Count the lines in the rows below that contain the case-sensitive string "element". Reply with that number only.

- EXTRACTED DATA:
● ● ●
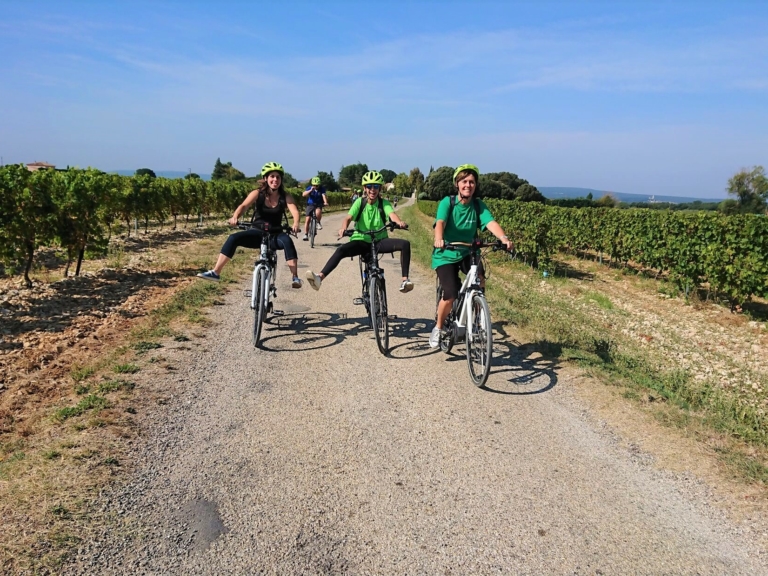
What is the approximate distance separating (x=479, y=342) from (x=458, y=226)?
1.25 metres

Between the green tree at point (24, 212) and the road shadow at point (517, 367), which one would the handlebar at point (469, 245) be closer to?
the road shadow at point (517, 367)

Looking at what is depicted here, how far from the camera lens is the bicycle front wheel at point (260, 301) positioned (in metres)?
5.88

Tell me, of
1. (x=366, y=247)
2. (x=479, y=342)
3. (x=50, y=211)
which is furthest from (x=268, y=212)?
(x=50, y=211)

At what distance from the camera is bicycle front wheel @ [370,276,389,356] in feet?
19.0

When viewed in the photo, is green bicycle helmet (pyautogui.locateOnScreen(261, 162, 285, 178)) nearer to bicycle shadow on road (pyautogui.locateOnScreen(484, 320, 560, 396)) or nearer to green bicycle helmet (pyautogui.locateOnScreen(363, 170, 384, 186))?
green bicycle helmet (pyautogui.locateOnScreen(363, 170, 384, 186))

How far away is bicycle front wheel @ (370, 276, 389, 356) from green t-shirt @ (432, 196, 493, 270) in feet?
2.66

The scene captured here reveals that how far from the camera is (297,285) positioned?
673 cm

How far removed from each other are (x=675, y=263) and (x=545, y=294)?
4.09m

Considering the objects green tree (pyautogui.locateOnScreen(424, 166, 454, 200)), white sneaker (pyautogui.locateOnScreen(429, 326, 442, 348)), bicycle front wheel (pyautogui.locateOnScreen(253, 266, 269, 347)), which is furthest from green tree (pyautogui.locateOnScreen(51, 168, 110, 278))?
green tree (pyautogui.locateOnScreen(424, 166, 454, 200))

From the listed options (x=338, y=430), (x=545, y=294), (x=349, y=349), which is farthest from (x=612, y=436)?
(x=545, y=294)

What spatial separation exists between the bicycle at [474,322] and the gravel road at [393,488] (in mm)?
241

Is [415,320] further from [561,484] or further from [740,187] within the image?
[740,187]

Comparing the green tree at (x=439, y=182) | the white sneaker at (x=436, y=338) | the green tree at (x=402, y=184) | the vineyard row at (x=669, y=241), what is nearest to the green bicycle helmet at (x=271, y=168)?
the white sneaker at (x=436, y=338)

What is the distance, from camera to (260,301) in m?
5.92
● ● ●
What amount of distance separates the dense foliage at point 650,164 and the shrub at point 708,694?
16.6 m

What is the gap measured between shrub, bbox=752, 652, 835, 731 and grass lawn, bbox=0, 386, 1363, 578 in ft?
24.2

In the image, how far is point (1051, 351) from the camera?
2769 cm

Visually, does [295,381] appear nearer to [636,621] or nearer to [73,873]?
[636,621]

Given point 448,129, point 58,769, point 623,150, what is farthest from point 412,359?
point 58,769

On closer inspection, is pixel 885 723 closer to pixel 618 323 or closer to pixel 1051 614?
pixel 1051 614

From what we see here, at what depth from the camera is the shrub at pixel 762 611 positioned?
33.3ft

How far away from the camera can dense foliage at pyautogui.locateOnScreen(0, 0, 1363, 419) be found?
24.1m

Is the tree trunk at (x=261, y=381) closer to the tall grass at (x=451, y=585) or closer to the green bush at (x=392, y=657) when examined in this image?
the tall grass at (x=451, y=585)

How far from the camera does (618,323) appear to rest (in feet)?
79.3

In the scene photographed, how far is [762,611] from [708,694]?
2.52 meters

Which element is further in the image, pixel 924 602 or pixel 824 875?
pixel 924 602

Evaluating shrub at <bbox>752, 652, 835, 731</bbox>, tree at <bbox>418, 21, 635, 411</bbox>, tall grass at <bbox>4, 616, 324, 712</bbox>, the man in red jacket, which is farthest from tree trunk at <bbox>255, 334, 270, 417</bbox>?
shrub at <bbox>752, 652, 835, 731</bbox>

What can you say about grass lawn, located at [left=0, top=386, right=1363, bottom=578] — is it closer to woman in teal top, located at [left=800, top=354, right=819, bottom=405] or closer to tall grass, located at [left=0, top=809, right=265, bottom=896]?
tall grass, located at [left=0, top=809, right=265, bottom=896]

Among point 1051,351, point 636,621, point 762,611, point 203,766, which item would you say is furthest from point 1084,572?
● ● ●
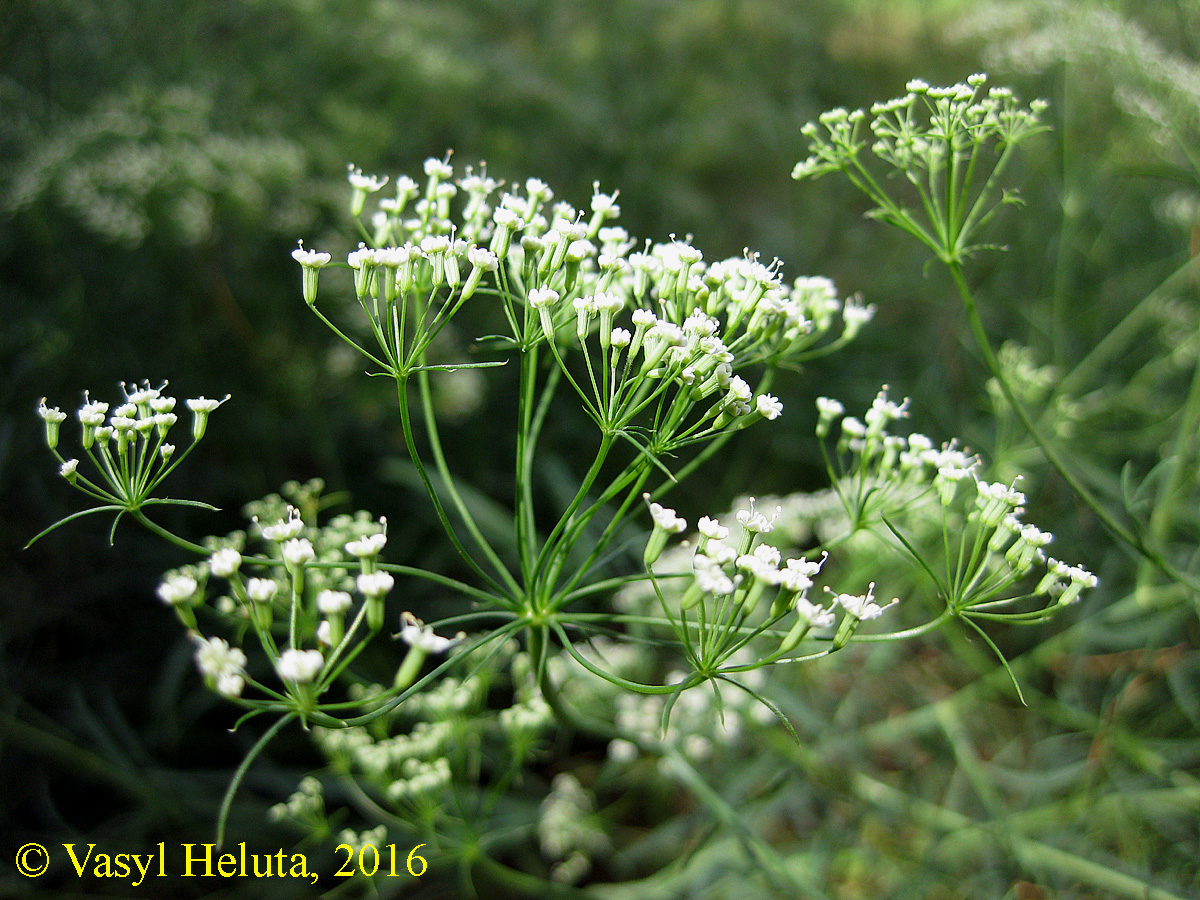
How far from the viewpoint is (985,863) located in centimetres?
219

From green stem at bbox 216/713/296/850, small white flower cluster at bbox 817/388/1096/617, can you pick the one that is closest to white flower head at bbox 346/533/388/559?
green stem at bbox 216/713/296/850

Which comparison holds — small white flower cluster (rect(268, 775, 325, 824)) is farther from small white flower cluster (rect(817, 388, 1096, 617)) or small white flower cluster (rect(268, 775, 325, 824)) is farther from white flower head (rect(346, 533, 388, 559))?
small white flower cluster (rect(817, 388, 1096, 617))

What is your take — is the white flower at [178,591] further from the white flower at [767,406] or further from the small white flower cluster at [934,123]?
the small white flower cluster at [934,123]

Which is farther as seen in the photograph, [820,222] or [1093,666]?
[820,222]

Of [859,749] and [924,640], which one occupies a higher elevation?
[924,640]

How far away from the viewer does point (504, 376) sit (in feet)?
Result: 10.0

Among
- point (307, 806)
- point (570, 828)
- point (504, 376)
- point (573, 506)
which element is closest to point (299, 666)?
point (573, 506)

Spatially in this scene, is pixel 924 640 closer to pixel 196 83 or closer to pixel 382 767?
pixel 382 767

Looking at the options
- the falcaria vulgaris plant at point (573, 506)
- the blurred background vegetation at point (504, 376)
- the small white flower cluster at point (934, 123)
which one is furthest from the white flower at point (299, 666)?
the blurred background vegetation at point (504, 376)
● ● ●
- RESULT FOR THIS TASK:
2